Aldeia Itaóca is a Guarani/Guarani Mbya/Guarani Ñandeva indigenous village located within the municipality of Mongaguá in the state of São Paulo, Brazil. The primary languages spoken are Guarani and Tupi-Guarani.

History 
Aldeia Itaóca was founded in 1970 by the Fundação Nacional do Índio (FUNAI) in an effort to halt the socio-cultural disintegration that was taking place among the Guarani-Tupi-Guarani in Brazil.

Aldeia Itaóca is approximately three miles from the southern coast of the state of São Paulo and connected with the neighboring Guarani village of Aldeia Aguapeu (also part of Mongaguá) via the Aguapeu River. The two indigenous villages in Mongaguá: Itaóca and Aguapeú, located in an Atlantic Forest environmental reserve. The indigenous community of Aguapeú conceived the project "Jaguatareí Nhemboé" Caminhando e Aprendendo ", which aims at recognizing and valuing the Guarani identity and the environment of this indigenous people: the Atlantic Forest biome. Aldeia Itaóca is also just seven miles from another Guarani settlement called Aldeia Rio Branco located within the municipality of Itanhaém.
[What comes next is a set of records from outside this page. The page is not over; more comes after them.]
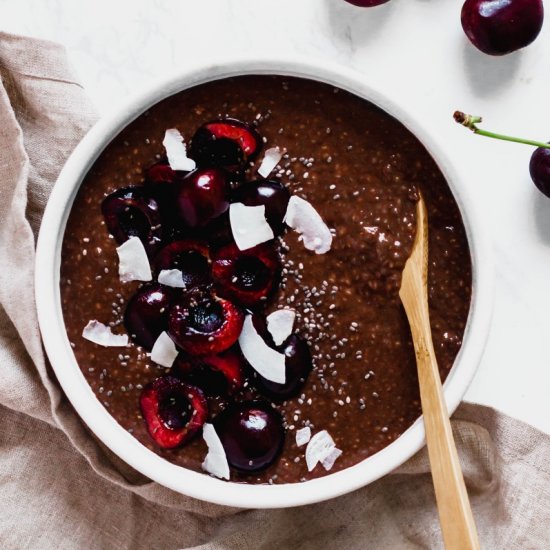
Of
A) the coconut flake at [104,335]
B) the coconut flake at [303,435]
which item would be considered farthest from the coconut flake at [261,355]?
the coconut flake at [104,335]

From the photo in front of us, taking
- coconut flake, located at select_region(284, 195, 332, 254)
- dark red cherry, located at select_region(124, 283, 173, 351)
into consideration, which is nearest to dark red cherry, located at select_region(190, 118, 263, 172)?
coconut flake, located at select_region(284, 195, 332, 254)

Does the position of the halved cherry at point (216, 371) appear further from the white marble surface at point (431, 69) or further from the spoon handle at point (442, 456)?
the white marble surface at point (431, 69)

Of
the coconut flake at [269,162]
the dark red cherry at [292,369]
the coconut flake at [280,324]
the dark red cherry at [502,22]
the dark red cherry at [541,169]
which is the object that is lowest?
the dark red cherry at [292,369]

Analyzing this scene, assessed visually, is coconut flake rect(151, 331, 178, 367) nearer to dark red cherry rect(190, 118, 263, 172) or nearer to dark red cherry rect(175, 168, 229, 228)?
dark red cherry rect(175, 168, 229, 228)

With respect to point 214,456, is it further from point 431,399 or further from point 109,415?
point 431,399

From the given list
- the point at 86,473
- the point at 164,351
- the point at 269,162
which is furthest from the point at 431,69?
the point at 86,473

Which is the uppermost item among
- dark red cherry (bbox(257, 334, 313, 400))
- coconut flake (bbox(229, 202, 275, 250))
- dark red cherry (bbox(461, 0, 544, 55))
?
dark red cherry (bbox(461, 0, 544, 55))

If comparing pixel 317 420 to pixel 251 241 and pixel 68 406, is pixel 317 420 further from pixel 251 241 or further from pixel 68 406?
pixel 68 406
Mongaguá's history goes back to the time of Brazil's colonization, when the city belonged for many years to the municipality of São Vicente - the first village founded in Brazil, by the Portuguese navigator Martim Afonso de Sousa (1500-1564). In 1624, Mongaguá became part of the Itanhaém township.

Demographics 
In June 2016, Aldeia Itaoca had 127 inhabitants, of whom 78 were Guarani and 49 were Tupi-Guarani. However in 2020 there was just 90 total registered dwellers.

Flora and Fauna
As Aldeia Itaóca is an ecologically protected area, literally located within the Serra do Mar national park of the Mata Atlantica (Atlantic Forest), it is rich in flora and fauna containing many endemic species. Tree species in the area include Cariniana legalis, Brejaúva Palms, etc,  while animal species in Aldeia Itaóca's 2 square kilometer region include; the Yellow-legged thrush (Turdus flavipes) and Smooth-horned Frog Proceratophrys Miranda-Ribeiro).

Notable Resident (Danilo Benites)
Activist and former Chief of Aldeia Itaóca, Danilo Benites (or Vera) has been instrumental in protecting the rights of Guarani people through his annual statewide event Encontro de Jovens Lideranças Guarani do Estado de São Paulo (or Meeting of Young Guarani Leaders of the State of São Paulo). The first edition of the event, in 2017, brought together 60 young people from villages in the State of São Paulo. “Now we get 100 young people from 24 villages in Brazil. There are also people from Rio de Janeiro, Paraná, Santa Catarina, I am proud to make this meeting grow. Because despite the name of the meeting saying ‘State of São Paulo’, the Guarani people have no borders, ”says Danilo Benites. “The white man, he has the Constitution, where our rights are. But he does not respect what is on paper, so we need to teach the young people who are there to defend our struggle, so we need to teach the young people who are there to defend our struggle ”.

For Benites, the biggest challenge is to be able to bring young people into the discussion and teach them how to use the available tools, such as social networks, in favor of the fight. “The rulers, ruralists, non-indigenous people, allege 'the use of technology' against us, to say that we are no longer Indians. So we have to teach young people to use this technology in favor of our struggle ”. Between one table and another, the young man was in charge of introducing the leaders and guests, in Portuguese and Guarani, in addition to encouraging the participation of everyone in the audience. “I have always participated in political discussions, in the events of the elderly. But listening. Because I only learned Portuguese when I was 16 years old. Then I was able to get more involved and fight more for our causes ”.